With the clutch removed, check the dual mass flywheel (DMF) for signs of heat stress and evidence of grease loss. The DMF should also be tested for freeplay and rock between the primary and secondary masses (LuK tool number 400 0080 10 is specifically designed for this purpose on all LuK manufactured DMF’s). Full instructions and tolerance data for all LuK DMFs are contained on a CD which comes with this special tool.
Check the driven plate
Clean the first motion shaft splines and any debris from the bell housing (especially important when a release bearing has failed). Put a small dab of high melting point grease(not a copper-based product) on the first motion shaft splines, and make sure the new driven plate slides freely back and forth. This not only spreads the grease evenly but also makes sure you have the correct kit.
Wipe any excess grease off the shaft and driven plate hub.

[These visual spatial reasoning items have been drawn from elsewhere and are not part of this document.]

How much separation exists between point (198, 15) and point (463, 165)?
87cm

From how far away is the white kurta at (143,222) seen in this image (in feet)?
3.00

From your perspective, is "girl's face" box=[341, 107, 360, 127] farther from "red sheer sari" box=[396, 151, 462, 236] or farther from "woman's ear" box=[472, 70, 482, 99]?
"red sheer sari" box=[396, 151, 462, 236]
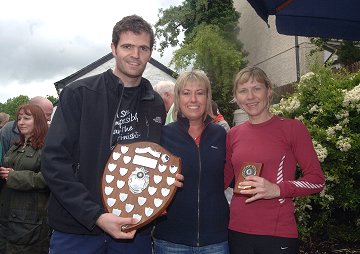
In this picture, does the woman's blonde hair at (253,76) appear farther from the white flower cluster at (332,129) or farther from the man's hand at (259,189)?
the white flower cluster at (332,129)

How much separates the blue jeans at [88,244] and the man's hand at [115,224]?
0.29m

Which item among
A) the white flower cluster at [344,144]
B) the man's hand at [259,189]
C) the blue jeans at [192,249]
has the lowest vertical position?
the blue jeans at [192,249]

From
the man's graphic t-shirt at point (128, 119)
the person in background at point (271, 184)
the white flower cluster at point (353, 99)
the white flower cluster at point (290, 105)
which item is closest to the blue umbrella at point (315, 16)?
the person in background at point (271, 184)

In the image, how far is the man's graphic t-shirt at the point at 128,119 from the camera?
8.17 ft

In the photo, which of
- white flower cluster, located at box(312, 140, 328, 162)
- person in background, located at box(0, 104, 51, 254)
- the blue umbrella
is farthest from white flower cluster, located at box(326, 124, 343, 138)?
person in background, located at box(0, 104, 51, 254)

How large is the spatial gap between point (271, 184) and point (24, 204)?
2515 millimetres

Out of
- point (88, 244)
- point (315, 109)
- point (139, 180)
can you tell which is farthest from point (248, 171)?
point (315, 109)

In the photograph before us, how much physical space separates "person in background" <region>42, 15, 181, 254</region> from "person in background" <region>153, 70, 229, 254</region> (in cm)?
18

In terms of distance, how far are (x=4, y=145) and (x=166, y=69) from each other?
19657mm

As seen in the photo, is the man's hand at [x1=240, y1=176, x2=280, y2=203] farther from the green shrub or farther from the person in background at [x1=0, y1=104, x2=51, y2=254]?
the green shrub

Using a universal alignment tool and checking the driven plate is the correct way round (note “Getriebe Seite” is German for “Gearbox Side”) the clutch can be bolted to the flywheel evenly and sequentially.
Before fitting the gearbox make sure the locating dowels are in place and not damaged. Refit any that have become dislodged and refit the gearbox. Make sure the gearbox bell housing bolts are secured before lowering the jack. Refitting is the reverse of the removal.